= Xiangshan, Zhangjiagang =

Mountain in Jiangsu, China

Xiangshan (香山) (Fragrant Hills) is a scenic hill located in the western portion of the city of Zhangjiagang.

==Geography==

Located 15 kilometers from the center of the city, it is a very convenient destination for tourists. The hill covers about 4.37 square kilometers and has an altitude of 136.6 meters. It has a wide variety of trees such as pinus massoniana, metasequoia glyptostroboides, bamboo, and several fruit trees. Wild medicinal herbs are also found in abundance. The beautiful natural scenery and rich human resources attract many visitors yearly. Xu xia ke, a famous geologist of the Ming Dynasty, often visited Xiangshan and wrote many poems about it.

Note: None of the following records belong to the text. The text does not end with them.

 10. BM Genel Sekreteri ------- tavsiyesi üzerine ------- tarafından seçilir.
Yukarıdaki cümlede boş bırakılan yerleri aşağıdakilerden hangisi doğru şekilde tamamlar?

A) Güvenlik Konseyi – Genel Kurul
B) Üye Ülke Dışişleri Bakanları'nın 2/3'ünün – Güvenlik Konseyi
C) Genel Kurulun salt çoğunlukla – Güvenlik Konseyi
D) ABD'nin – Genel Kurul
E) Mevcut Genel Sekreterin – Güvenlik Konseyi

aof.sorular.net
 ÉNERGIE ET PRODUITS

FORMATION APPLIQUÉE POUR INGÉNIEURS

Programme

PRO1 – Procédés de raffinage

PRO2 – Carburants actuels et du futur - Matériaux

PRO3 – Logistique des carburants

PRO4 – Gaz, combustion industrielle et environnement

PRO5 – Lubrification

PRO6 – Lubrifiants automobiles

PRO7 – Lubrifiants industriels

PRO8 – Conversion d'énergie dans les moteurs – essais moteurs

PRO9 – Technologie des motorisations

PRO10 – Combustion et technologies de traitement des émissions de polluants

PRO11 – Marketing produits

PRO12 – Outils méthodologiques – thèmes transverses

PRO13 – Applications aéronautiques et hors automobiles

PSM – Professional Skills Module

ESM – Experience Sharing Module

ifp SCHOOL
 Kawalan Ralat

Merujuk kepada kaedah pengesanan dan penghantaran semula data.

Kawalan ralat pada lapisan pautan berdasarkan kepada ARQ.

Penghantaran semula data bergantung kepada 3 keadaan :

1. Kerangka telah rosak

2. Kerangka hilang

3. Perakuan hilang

Through the effort of the government, many scenic spots have been opened to the outside world since 1993, such as Wangjiangting (望江亭), Laohuzui (老虎嘴), Caixiangjing (采香径), Taohuajian (桃花涧) and Shengguotan (圣过潭). In 1995, an investment of 60 million yuan was made in the Xiangshansi (香山寺), which covers an area of about 6700 square meters.

In recent years, with the development of Zhangjiagang, the mountain has gradually become a famous scenic spot and its development is included in the planning of key projects.